Marketing Theory Pt. 5

Marketing Theory Pt. 5

Question 4: Sears acquired Lands’ End, a well known brand name label, in an effort to improve sales. How best should Sears proceed with this merger?

A financial perspective on net income:

In 2002, Sears purchased Lands’ End for US $1.9B. Between 1996 and 2000, Lands’ End had a healthy but inconsistent net income. During that same period, Sears also posted healthy net incomes.

Table 2. Sears and Land’s End net incomes.

Net Income 1996 1997 1998 1999 2000
Lands’ End $30.5M $51M $64M $31.2M $38M
Sears $1.27B $1.19B $1.0B $1.5B $1.3B

A marketing perspective:

Immediately after this merger, Sears went into a financial tail spin.

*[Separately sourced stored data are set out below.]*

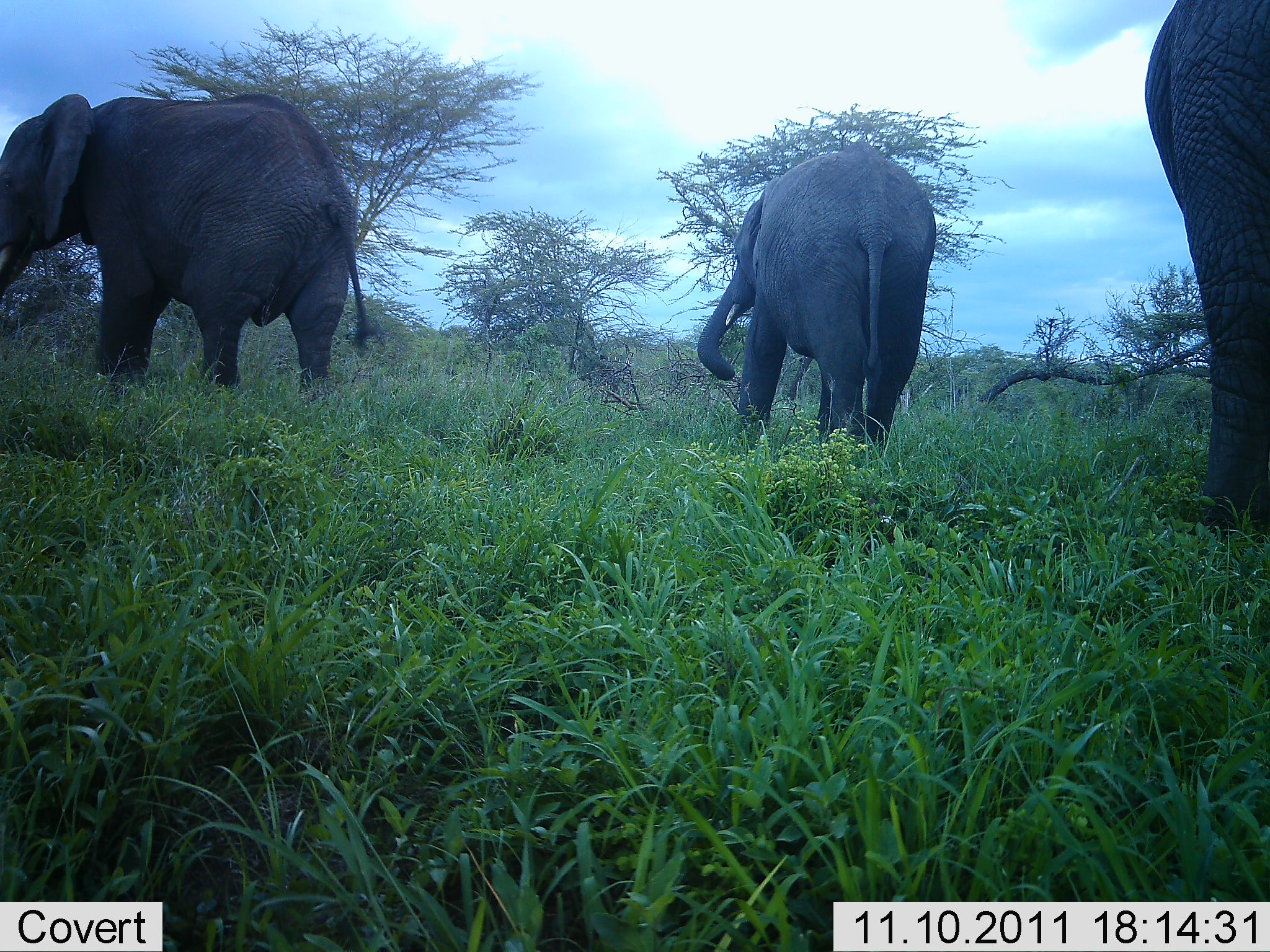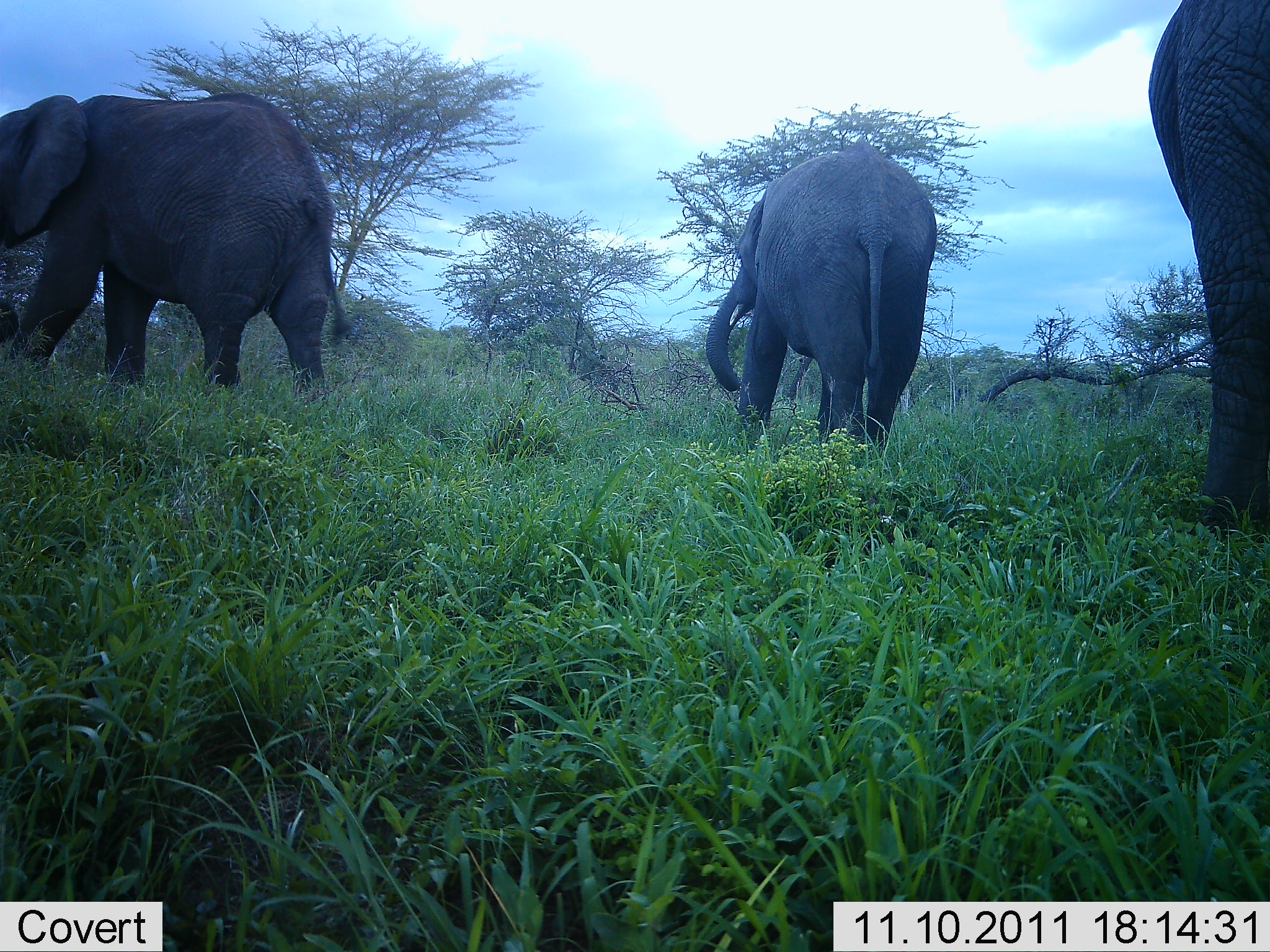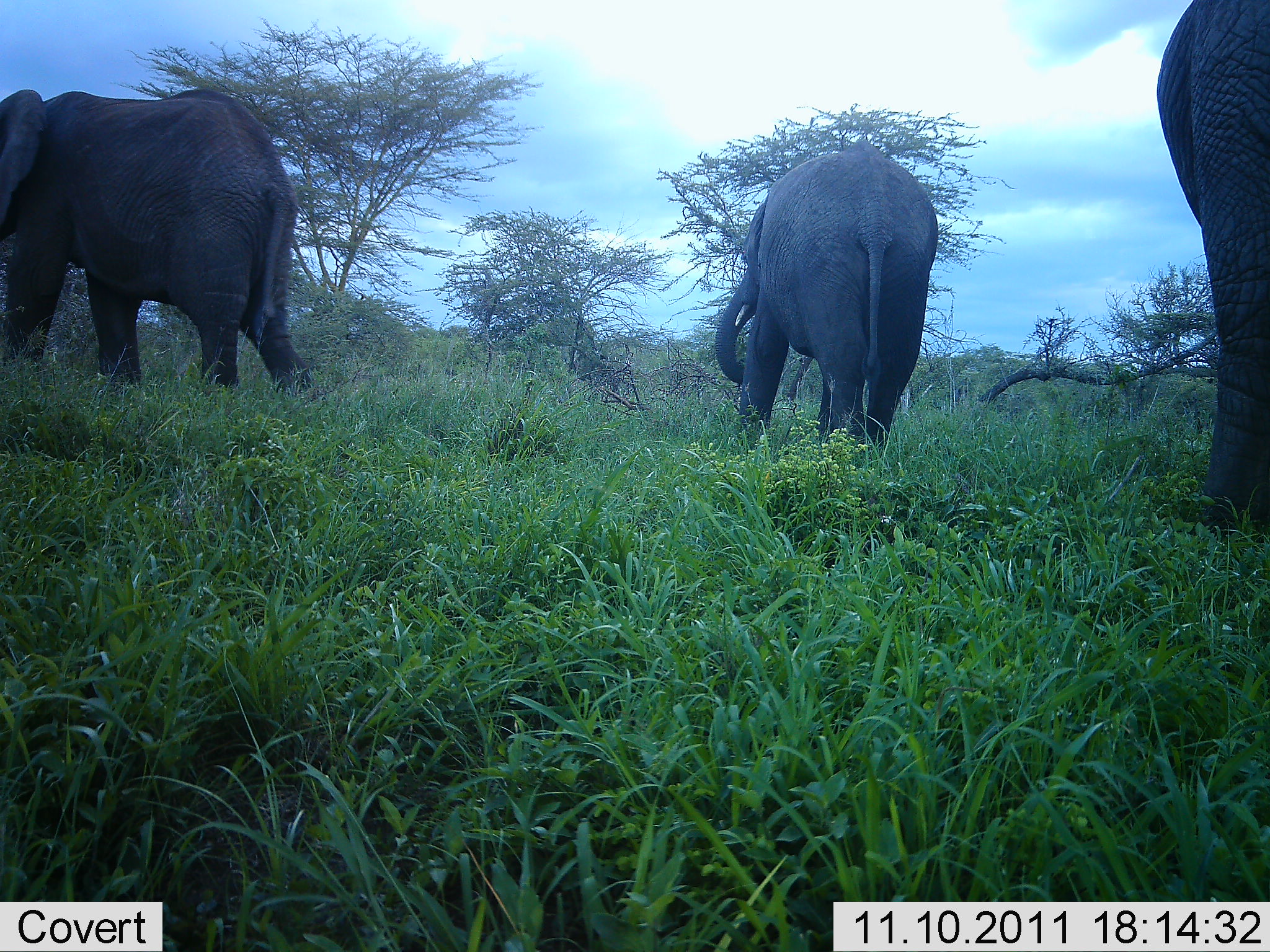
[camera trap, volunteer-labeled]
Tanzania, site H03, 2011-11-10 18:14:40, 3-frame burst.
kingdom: Animalia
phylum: Chordata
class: Mammalia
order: Proboscidea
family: Elephantidae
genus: Loxodonta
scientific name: Loxodonta africana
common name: african bush elephant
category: elephant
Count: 3.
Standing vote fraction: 64%.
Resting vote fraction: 0%.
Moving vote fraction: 29%.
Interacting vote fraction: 0%.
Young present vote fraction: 0%.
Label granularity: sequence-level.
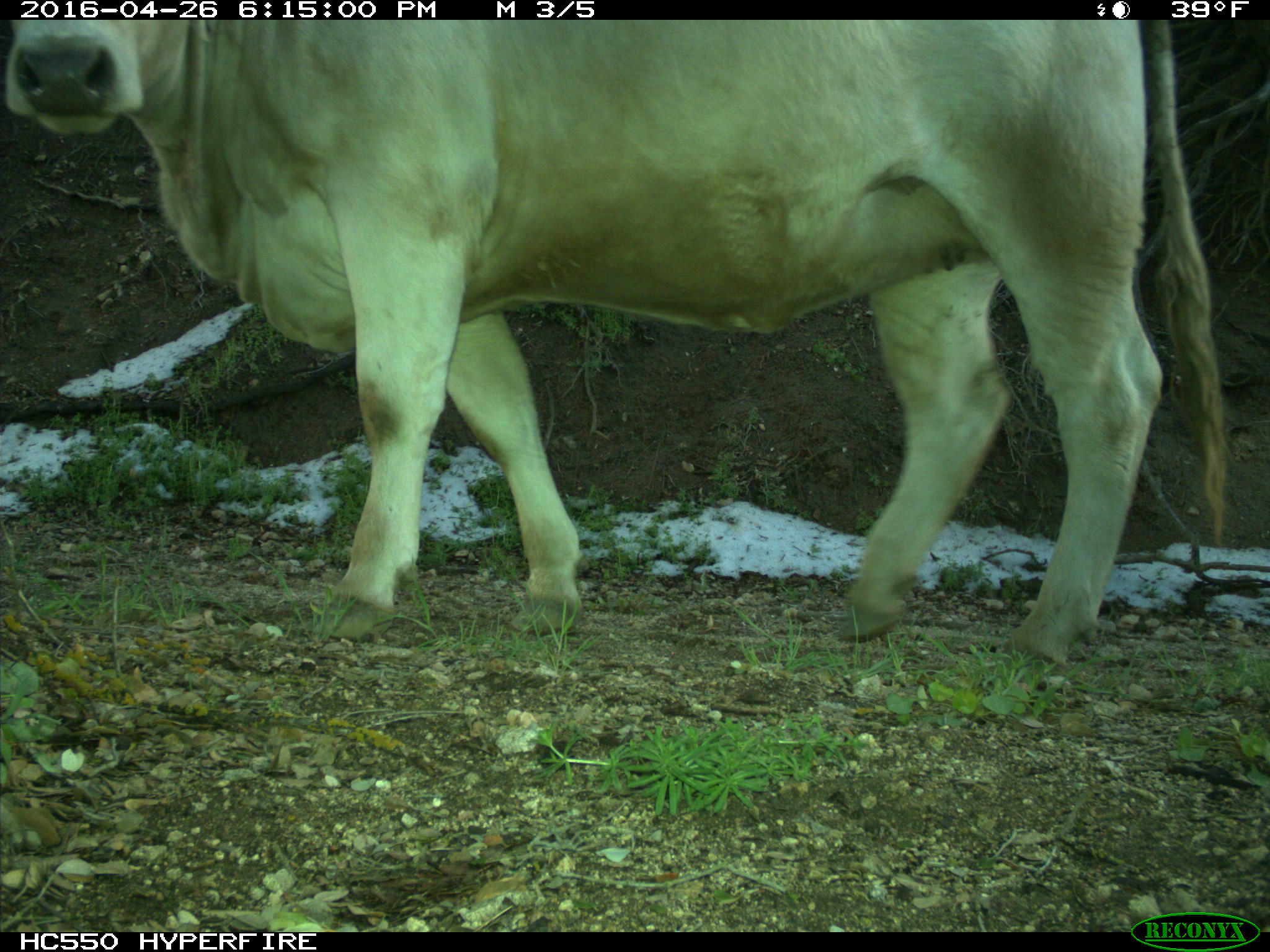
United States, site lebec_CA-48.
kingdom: Animalia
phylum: Chordata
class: Mammalia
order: Artiodactyla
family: Bovidae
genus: Bos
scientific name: Bos taurus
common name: domestic cow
Bos taurus (domestic cow).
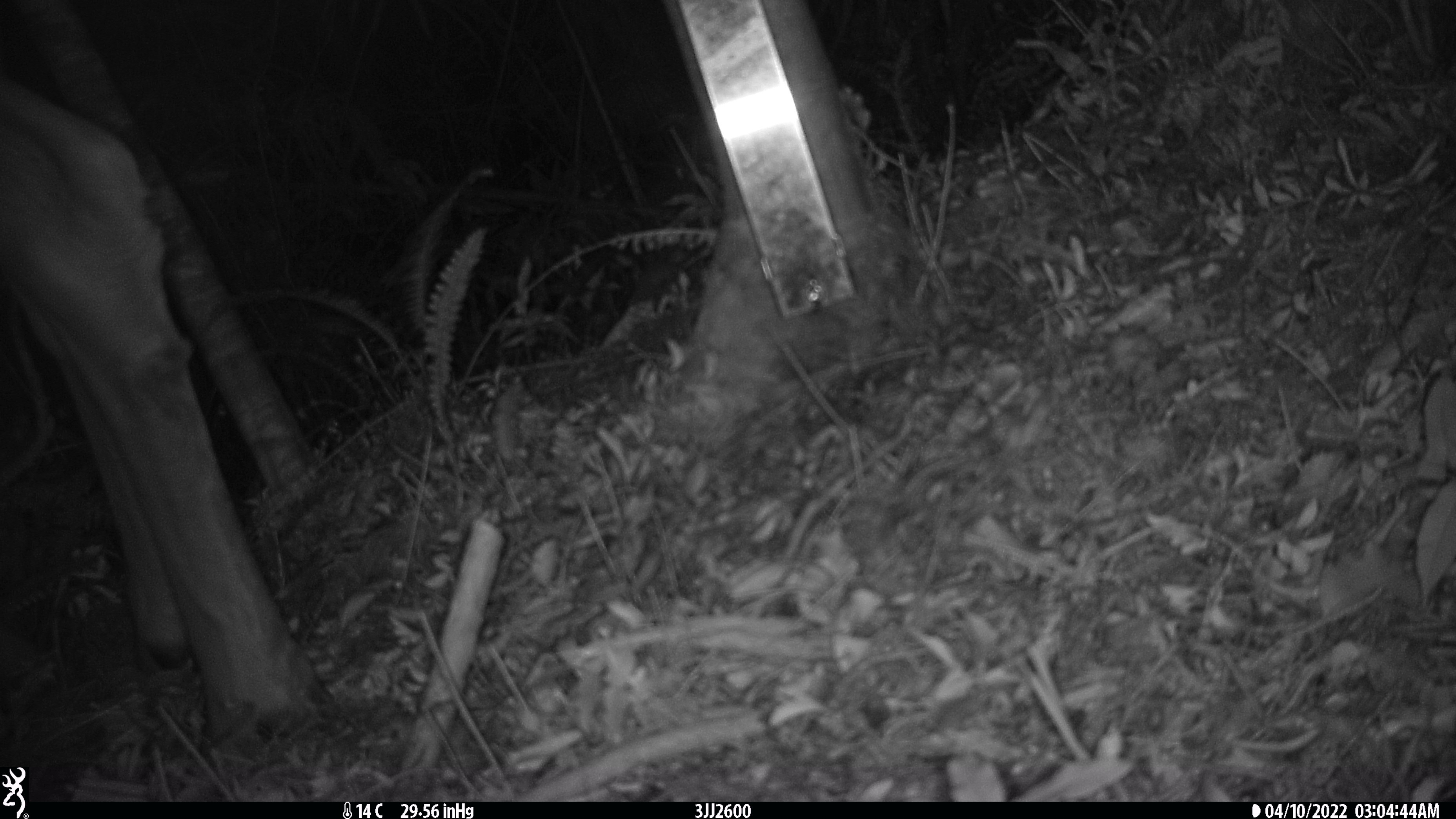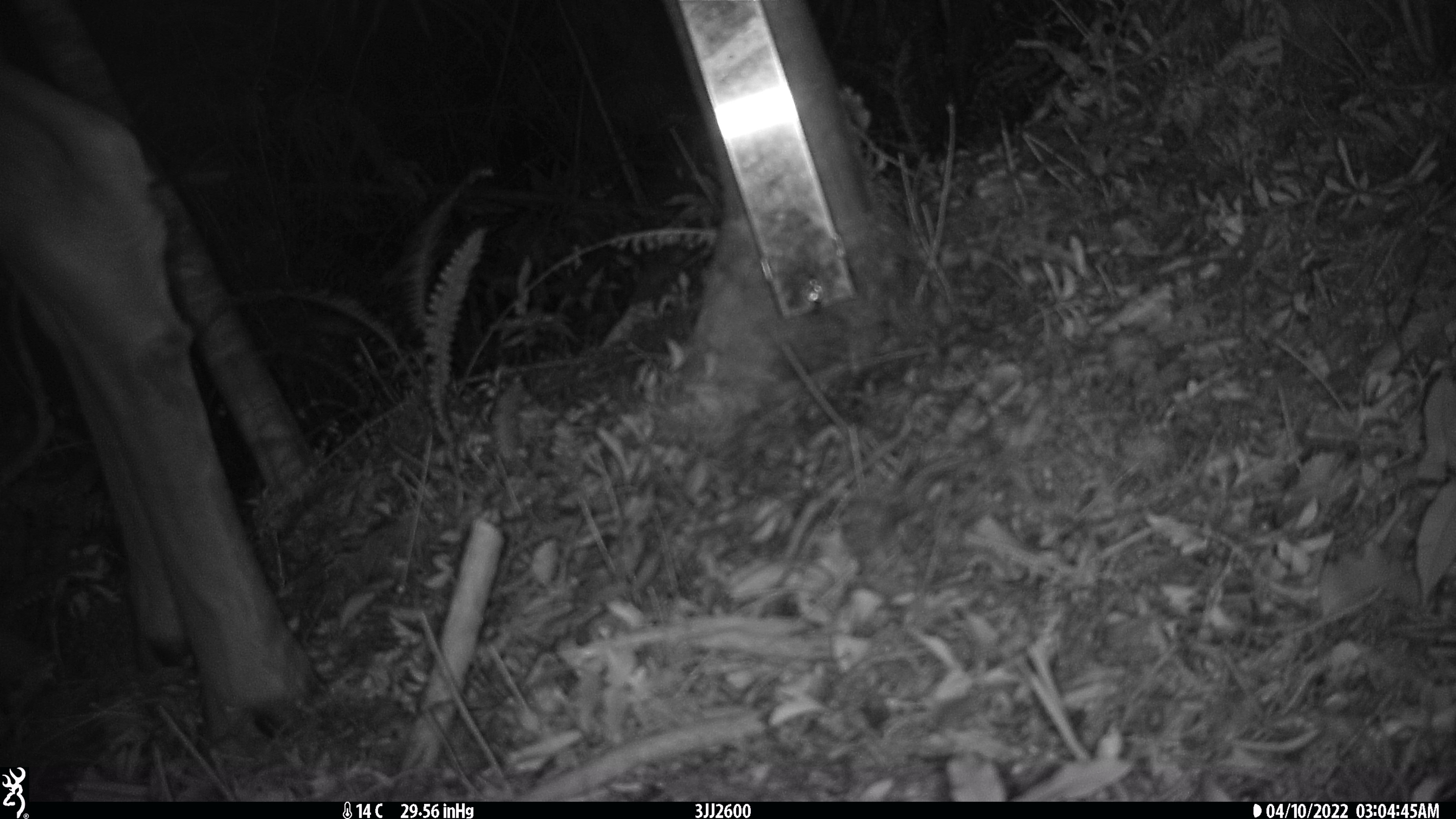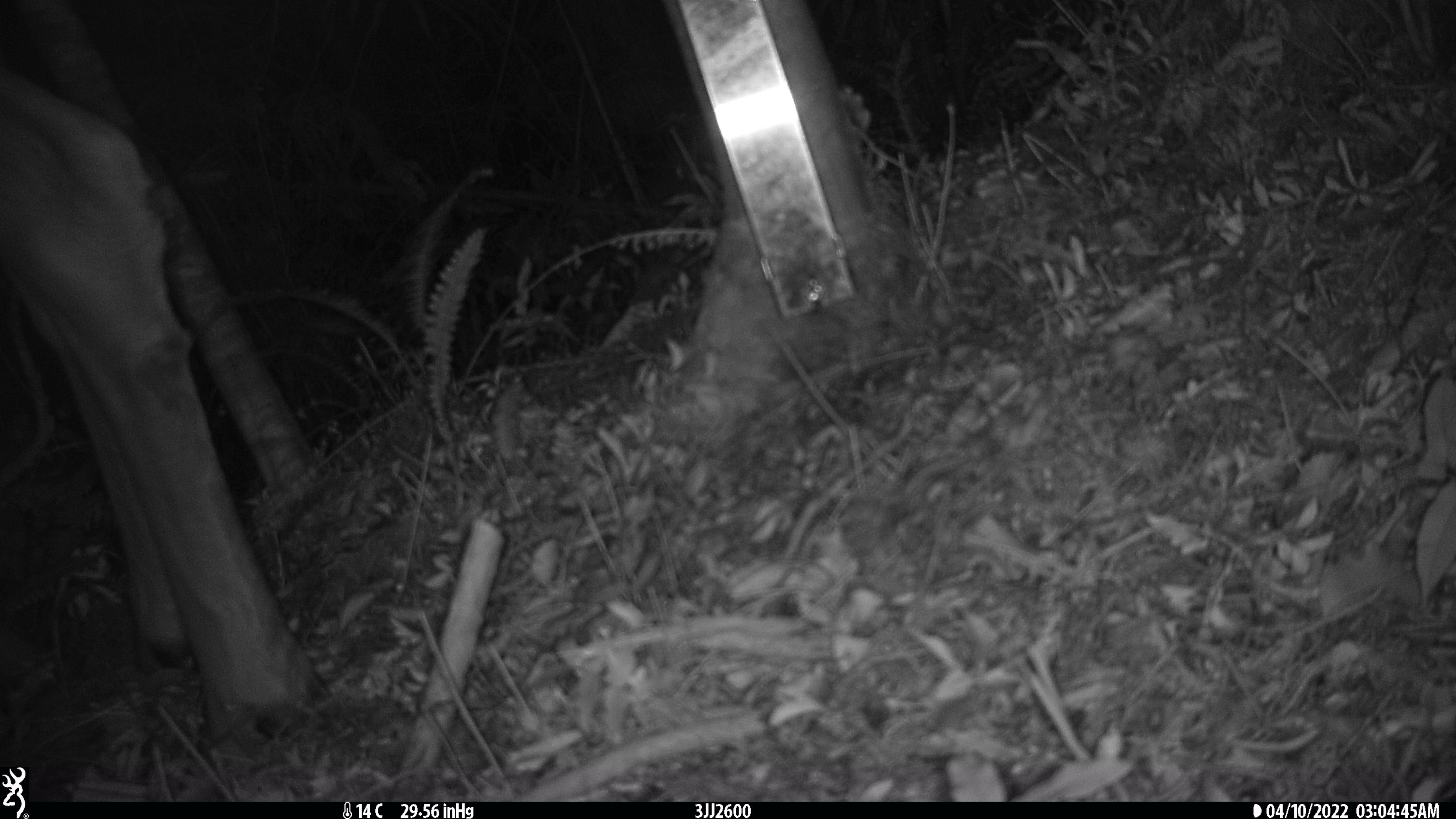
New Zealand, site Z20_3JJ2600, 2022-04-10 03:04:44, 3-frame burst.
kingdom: Animalia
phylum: Chordata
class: Mammalia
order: Artiodactyla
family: Cervidae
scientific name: Cervidae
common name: deer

From my observation of  both the Sears and Land’s End brands, there seems to be no reason for a brand conflict. Integration should have been mutually beneficial as Sears had an established bricks and mortar operation while Lands’ End has a pioneer of e-tailing. Sears seemed to have performed a proper implementation of brand integration. In a 2003 press interview, Sears CEO Alan Tracy commented on the challenge of integrating the wants of two separate target markets.[1] He stated that Sears had a multicultural draw while Land’s End attracted a more “northern” audience – probably meaning Anglo-Saxon.

An E-business perspective:

With increased Business Intelligence (BI), Sears should have the capacity to better understand the new market place through data mining. By leveraging Lands’ End’s technology and customer base with their own, over all efficiency should be increased. The biggest challenge will be in Enterprise Resource Planning (ERP). How should Sears proceed with the integration of two distinct units, keeping each brand intact, while taking advantage of such things and human resources efficiency, supply chain management, and the further development of BI.